Only underwriters named in the prospectus supplement are deemed to be underwriters in connection with our securities offered by that prospectus supplement.
Under agreements which may be entered into by us, underwriters, dealers and agents who participate in the distribution of our securities may be entitled to indemnification by us against certain liabilities, including liabilities under the U.S. Securities Act and applicable Canadian securities legislation, or to contribution with respect to payments which such underwriters, dealers or agents may be required to make in respect thereof. The underwriters, dealers and agents with whom we enter into agreements may be customers of, engage in transactions with, or perform services for, us in the ordinary course of business.
In connection with any offering of our securities, except with respect to “at-the-market” offerings, the underwriters or agents may over-allot or effect transactions which stabilize or maintain the market price of the offered securities at a level above that which might otherwise prevail in the open market. Such transactions, if commenced, may be commenced, interrupted or discontinued at any time. No underwriter or dealer involved in an “at the market distribution” as defined under applicable Canadian securities legislation, no affiliate of such underwriter or dealer and no person acting jointly or in concert with such underwriter or dealer has over-allotted, or will over allot, our securities in connection with an offering of our securities or effect any other transactions that are intended to stabilize the market price of our securities. In the event that the Company determines to pursue an “at-the-market” offering in Canada, the Company shall apply for the applicable exemptive relief from the Canadian securities commissions, as required.

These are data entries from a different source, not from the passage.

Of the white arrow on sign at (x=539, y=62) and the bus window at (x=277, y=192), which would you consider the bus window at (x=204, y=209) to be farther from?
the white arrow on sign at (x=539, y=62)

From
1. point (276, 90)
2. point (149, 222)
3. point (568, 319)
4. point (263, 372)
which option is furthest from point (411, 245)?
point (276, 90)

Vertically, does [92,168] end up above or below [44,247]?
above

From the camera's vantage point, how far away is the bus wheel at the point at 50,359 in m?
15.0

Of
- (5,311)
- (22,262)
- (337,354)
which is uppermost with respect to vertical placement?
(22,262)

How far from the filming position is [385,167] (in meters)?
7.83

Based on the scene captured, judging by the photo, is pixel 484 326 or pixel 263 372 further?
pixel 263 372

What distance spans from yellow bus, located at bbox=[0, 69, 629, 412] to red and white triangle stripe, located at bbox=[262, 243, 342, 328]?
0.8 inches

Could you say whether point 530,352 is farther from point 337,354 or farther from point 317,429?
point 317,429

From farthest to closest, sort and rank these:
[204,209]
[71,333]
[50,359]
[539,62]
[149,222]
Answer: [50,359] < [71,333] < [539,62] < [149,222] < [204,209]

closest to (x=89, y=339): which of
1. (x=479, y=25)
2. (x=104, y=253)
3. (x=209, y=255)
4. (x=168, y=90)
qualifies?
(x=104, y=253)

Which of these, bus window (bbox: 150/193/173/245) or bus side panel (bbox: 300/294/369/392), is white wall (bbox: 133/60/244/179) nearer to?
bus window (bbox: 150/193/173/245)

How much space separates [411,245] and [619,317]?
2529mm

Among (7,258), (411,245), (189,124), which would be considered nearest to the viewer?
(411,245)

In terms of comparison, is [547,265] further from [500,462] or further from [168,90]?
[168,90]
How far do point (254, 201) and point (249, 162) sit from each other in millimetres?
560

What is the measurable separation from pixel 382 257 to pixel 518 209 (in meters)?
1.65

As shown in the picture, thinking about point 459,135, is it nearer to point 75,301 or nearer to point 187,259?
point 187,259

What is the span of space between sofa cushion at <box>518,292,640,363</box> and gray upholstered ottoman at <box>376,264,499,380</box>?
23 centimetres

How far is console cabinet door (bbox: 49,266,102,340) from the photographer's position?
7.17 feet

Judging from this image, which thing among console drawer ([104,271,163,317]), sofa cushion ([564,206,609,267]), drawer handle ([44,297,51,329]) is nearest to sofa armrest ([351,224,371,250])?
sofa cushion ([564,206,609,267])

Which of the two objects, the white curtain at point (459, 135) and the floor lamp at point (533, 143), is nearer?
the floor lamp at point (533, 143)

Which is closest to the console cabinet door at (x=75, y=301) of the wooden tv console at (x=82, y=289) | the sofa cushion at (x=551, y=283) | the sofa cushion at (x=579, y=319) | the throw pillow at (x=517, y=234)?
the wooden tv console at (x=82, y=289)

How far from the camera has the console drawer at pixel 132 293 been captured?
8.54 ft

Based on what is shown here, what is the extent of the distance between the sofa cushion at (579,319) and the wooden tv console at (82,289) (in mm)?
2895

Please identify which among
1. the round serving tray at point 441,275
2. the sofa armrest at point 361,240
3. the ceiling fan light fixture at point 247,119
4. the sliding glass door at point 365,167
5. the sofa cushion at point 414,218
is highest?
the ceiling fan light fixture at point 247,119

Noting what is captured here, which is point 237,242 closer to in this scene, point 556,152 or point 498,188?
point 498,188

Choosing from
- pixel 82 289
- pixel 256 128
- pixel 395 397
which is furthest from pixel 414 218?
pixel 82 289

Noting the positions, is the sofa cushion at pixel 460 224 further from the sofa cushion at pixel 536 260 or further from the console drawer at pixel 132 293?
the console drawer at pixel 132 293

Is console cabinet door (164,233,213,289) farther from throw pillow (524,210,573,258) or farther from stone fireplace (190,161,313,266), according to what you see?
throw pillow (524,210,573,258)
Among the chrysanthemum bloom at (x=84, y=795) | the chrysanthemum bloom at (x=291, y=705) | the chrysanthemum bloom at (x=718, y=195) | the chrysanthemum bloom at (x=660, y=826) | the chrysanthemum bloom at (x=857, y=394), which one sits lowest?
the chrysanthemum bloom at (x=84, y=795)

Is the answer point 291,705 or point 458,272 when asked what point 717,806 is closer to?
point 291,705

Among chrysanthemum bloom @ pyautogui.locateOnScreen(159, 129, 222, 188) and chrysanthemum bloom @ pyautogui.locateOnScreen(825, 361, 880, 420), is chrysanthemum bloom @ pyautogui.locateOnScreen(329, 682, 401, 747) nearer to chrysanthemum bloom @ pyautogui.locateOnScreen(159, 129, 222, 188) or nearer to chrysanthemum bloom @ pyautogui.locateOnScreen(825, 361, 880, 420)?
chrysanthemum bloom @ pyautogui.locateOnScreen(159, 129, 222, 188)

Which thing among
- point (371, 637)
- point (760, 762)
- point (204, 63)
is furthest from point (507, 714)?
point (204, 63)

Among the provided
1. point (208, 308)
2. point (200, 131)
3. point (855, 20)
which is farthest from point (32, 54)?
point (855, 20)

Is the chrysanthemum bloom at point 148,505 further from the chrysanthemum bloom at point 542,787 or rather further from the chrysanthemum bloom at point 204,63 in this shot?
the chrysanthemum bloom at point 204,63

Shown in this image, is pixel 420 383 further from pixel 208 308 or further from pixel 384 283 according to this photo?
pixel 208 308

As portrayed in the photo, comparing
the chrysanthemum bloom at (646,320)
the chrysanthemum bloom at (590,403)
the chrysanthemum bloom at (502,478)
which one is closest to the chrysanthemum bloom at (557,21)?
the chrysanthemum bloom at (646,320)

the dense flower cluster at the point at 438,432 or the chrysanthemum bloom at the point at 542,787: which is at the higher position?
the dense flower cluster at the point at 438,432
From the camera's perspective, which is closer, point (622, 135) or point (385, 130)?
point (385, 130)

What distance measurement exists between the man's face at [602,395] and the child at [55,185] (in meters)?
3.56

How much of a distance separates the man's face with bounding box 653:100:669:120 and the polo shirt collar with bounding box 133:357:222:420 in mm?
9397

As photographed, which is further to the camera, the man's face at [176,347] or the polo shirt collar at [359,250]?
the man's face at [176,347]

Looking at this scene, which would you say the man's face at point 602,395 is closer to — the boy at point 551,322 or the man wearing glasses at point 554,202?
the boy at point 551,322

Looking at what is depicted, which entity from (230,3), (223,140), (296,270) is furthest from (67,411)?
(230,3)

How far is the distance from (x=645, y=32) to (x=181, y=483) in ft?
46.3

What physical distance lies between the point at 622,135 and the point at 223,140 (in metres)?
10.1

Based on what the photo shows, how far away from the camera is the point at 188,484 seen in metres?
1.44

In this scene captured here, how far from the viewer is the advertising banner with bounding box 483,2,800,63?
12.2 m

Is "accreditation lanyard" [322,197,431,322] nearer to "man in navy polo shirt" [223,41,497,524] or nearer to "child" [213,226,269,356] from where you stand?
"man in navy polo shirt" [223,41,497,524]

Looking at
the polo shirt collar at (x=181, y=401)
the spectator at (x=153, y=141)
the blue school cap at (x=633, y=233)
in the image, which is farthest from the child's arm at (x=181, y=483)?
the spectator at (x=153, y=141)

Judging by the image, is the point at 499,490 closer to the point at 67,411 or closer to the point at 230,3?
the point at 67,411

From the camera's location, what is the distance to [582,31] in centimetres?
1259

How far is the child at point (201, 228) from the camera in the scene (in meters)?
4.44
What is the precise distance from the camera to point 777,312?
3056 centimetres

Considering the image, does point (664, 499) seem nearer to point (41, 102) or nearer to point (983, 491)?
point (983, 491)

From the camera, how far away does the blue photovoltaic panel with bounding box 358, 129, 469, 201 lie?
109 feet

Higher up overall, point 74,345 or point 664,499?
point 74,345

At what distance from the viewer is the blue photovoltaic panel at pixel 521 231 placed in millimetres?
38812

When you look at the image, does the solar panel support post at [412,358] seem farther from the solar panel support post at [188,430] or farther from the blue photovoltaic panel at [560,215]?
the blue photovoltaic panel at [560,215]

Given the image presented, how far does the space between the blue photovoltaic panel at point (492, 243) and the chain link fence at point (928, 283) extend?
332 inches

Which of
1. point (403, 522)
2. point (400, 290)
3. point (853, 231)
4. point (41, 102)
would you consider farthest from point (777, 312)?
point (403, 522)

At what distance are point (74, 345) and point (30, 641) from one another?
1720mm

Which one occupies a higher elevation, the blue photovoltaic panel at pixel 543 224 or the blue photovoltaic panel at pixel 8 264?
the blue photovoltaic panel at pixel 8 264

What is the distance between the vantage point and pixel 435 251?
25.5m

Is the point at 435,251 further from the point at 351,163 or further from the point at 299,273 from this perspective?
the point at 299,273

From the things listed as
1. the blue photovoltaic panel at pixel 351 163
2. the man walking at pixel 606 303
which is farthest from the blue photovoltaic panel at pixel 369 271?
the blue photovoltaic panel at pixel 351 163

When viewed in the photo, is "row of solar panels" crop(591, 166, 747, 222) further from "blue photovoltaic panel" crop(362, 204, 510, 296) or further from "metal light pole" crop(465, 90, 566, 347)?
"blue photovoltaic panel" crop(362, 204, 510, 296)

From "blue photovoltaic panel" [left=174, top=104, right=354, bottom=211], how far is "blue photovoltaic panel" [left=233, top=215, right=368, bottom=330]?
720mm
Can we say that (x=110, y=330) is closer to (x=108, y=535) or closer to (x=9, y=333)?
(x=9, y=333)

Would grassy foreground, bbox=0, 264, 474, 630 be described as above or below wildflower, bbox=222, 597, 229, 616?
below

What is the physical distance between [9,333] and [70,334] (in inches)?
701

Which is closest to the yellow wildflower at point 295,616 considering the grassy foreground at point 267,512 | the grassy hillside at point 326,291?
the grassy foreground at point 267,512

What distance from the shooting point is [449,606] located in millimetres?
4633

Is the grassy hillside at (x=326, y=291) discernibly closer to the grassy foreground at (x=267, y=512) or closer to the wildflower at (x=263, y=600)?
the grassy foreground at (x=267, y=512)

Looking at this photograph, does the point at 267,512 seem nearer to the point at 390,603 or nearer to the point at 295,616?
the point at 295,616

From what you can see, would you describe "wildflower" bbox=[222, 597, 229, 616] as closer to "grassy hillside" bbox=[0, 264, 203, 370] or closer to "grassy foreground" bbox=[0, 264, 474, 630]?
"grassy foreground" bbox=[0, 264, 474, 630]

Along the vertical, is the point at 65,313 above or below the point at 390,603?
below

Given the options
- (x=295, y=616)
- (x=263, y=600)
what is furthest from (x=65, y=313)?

In connection with any offering of our securities, other than an “at the market distribution”, the underwriters may over-allot or effect transactions which stabilize or maintain the market price of our securities offered at a level above that which might otherwise prevail in the open market. Such transactions, if commenced, may be discontinued at any time.
AUDITORS, TRANSFER AGENT AND REGISTRAR
The auditors of the Company are Deloitte LLP, Chartered Professional Accountants, 939 Granville Street, Vancouver, British Columbia.
The transfer agent and registrar for the Company’s Common Shares in Canada is Computershare Investor Services Inc. at its principal offices in Vancouver, British Columbia and Toronto, Ontario.
INTEREST OF EXPERTS
The technical information, Mineral Resource estimates and economic estimates relating to the Juanicipio Project, and the Company’s other properties included or incorporated by reference in this short form prospectus has been included or incorporated by reference in reliance on the report, valuation, statement or opinion of the persons described below. The following persons are named as having prepared or certified a report under NI 43-101 referenced in this short form prospectus, either directly or in a document incorporated by reference.
Under the supervision of AMC Mining Consultants (Canada) Ltd., Adrienne Ross, Ph.D., P.Geo., P.Geol., Gary Methven, P.Eng., Harald Muller, FAusIMM and Carl Kottmeier, P.Eng. are the authors responsible for the preparation of the technical report entitled “Juanicipio NI 43-101 Technical Report (Amended and Restated)”, dated January 19, 2018, with an effective date of October 21, 2017 and filed on SEDAR on January 19, 2018. This report replaces and supercedes the previously filed reports with respect to the Juanicipio Project.
Dr. Peter Megaw, Ph.D., C.P.G. is a Qualified Person as defined under NI 43-101 and has prepared, supervised the preparation of or reviewed certain parts of this short form prospectus and the documents incorporated by reference herein that are of a scientific or technical nature.